(Dataset rows)
......

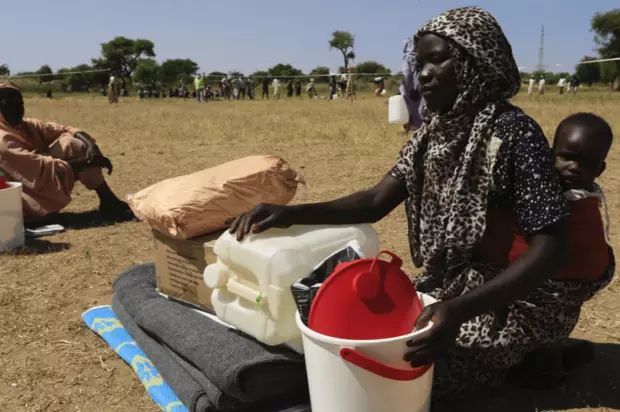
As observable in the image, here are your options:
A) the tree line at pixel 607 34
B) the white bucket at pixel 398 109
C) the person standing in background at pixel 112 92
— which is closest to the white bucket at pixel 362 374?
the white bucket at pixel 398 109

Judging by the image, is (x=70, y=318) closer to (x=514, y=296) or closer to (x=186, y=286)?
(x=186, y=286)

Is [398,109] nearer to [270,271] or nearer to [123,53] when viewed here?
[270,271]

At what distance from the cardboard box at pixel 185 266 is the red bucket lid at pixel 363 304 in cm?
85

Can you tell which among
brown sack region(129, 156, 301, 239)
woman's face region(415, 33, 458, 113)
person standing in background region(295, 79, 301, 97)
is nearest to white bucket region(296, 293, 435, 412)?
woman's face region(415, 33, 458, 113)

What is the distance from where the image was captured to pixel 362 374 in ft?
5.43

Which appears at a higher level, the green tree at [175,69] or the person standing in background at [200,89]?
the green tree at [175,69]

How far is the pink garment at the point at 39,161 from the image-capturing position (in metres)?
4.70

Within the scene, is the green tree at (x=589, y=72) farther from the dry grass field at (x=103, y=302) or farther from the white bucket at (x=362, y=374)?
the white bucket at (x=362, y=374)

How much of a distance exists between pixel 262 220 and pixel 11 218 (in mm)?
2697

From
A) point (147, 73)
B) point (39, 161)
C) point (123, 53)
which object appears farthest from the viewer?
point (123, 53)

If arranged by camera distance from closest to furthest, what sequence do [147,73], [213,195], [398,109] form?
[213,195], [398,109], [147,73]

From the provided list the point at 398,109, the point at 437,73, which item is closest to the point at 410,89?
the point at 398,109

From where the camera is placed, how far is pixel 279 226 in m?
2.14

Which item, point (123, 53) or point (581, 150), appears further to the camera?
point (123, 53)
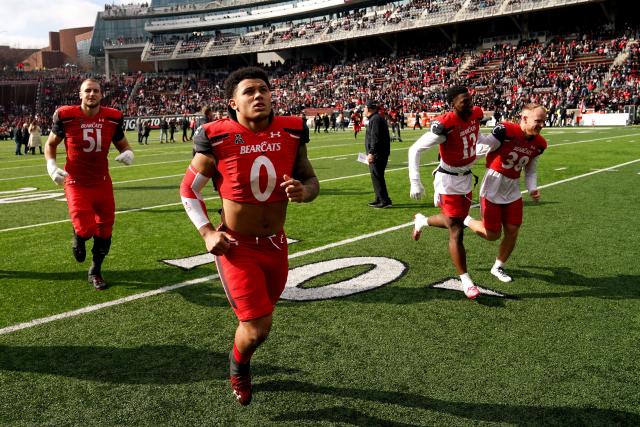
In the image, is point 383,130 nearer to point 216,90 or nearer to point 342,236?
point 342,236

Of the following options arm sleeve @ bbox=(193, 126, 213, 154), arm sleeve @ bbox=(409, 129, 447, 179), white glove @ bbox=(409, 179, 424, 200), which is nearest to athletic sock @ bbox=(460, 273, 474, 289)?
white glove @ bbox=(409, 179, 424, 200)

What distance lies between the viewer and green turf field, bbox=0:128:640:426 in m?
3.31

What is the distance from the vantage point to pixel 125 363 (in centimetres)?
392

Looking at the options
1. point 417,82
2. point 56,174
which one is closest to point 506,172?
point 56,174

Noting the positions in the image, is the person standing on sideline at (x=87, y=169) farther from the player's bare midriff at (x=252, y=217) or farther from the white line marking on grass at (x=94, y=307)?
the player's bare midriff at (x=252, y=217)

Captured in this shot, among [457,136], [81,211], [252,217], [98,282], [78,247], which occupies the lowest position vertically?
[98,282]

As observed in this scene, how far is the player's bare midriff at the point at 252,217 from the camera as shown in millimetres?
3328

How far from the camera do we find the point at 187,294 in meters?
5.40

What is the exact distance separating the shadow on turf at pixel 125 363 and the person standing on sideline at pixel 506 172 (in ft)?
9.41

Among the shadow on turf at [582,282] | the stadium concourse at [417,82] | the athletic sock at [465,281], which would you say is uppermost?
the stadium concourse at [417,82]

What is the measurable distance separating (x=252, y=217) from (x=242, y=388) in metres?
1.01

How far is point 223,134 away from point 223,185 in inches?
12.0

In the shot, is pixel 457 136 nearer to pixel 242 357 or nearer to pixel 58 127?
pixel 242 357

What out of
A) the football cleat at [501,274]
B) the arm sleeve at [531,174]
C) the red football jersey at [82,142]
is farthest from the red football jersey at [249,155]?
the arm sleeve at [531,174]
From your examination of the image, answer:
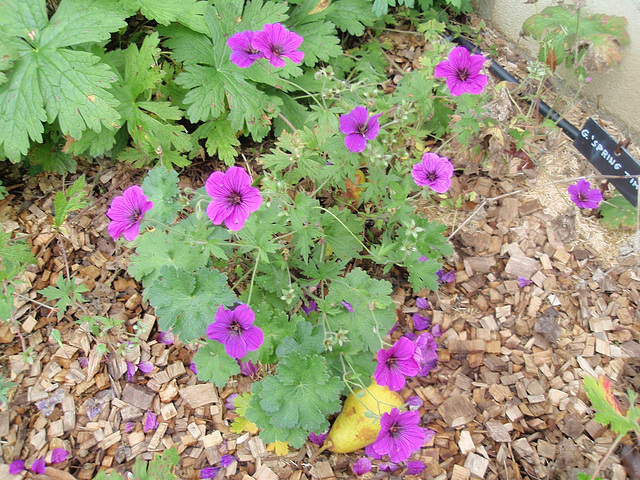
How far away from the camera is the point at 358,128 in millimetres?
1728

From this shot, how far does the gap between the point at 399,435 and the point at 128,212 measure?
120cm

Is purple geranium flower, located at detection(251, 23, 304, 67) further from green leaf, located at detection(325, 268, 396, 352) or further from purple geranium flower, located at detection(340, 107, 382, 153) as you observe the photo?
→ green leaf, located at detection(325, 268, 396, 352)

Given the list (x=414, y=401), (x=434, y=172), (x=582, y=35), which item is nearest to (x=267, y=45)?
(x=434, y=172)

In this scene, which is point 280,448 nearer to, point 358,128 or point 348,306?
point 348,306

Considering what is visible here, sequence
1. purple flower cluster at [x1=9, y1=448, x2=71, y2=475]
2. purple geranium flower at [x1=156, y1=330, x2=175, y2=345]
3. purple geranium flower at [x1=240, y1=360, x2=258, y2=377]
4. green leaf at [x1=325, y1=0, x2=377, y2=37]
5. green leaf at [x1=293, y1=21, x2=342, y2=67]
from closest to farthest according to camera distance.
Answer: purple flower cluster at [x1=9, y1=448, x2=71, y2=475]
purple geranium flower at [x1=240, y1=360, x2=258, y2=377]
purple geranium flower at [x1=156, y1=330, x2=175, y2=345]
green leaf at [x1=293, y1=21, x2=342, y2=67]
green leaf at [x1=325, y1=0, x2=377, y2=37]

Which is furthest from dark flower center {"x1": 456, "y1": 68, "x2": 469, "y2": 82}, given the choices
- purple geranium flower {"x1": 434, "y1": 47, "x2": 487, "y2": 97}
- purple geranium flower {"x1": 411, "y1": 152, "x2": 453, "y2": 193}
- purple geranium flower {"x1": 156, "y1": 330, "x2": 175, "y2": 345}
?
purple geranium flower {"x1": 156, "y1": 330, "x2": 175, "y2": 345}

......

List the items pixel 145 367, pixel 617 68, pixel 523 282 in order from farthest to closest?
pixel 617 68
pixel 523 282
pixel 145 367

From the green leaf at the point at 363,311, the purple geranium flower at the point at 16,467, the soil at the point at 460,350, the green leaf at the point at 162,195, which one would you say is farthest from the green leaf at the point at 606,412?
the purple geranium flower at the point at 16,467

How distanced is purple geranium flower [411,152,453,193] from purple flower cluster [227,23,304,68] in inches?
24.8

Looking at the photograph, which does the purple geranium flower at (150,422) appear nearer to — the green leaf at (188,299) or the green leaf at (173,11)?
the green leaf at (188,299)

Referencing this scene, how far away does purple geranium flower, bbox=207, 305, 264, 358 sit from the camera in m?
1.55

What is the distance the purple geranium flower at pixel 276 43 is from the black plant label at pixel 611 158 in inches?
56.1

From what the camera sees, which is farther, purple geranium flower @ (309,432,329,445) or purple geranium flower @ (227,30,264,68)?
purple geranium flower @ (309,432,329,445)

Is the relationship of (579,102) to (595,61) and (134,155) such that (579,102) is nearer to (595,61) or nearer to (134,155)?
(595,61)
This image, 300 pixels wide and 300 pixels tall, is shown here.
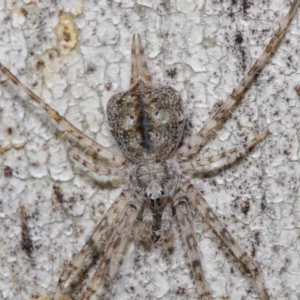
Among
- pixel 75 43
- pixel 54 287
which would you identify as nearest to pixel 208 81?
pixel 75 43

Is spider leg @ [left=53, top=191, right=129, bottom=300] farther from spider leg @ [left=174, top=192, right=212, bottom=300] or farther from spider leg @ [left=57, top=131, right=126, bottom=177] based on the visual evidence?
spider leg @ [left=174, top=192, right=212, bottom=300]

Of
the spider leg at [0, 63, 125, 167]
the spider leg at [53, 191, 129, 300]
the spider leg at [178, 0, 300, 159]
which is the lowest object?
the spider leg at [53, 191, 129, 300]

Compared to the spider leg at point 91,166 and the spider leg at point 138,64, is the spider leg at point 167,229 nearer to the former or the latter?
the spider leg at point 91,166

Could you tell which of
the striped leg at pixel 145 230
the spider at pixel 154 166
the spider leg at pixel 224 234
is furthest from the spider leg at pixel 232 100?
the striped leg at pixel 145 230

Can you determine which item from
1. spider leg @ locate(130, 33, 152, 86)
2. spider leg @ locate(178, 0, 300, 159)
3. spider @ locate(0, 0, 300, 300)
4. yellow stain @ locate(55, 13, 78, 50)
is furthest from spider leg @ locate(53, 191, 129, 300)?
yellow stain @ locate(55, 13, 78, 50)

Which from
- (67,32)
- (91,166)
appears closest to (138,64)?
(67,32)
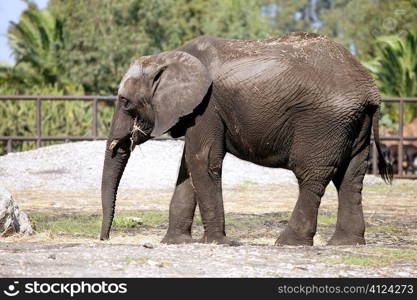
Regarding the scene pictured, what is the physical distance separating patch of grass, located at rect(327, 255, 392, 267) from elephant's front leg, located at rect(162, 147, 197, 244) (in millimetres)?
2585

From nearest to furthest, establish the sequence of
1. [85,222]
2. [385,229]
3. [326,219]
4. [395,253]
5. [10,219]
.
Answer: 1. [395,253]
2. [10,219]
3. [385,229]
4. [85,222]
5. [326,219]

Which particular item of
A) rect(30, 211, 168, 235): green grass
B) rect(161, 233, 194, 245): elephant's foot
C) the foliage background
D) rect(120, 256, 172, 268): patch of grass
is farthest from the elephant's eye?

......

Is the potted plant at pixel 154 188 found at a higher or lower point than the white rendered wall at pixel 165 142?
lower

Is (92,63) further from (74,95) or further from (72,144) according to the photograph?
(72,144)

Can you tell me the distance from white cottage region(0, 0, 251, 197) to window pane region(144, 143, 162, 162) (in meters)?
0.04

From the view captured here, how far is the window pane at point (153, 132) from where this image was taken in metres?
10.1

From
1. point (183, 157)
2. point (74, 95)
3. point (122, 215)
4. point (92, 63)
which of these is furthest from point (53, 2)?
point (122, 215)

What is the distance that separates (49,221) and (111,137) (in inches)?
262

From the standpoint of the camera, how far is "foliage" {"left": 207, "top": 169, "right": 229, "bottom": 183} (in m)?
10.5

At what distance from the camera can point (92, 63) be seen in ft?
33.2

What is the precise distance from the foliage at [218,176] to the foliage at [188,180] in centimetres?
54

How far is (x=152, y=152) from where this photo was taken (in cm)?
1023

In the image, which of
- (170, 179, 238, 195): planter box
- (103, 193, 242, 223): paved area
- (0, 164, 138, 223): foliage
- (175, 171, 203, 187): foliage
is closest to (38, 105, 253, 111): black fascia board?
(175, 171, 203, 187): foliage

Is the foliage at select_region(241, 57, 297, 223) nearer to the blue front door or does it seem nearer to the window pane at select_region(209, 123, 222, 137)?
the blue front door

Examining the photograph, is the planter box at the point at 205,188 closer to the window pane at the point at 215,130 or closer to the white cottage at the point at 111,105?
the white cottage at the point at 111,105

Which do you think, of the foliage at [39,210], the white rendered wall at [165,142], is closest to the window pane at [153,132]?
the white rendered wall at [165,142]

......

-- TASK DIRECTIONS --
Report every line in the listing that contains the string "detection", copying each line in full. Treat the match as case-sensitive.

-- OUTPUT FOR THIS TASK --
Is purple geranium flower, located at detection(251, 23, 304, 67) further from green leaf, located at detection(325, 268, 396, 352) or further from purple geranium flower, located at detection(340, 107, 382, 153) as you observe the photo?
→ green leaf, located at detection(325, 268, 396, 352)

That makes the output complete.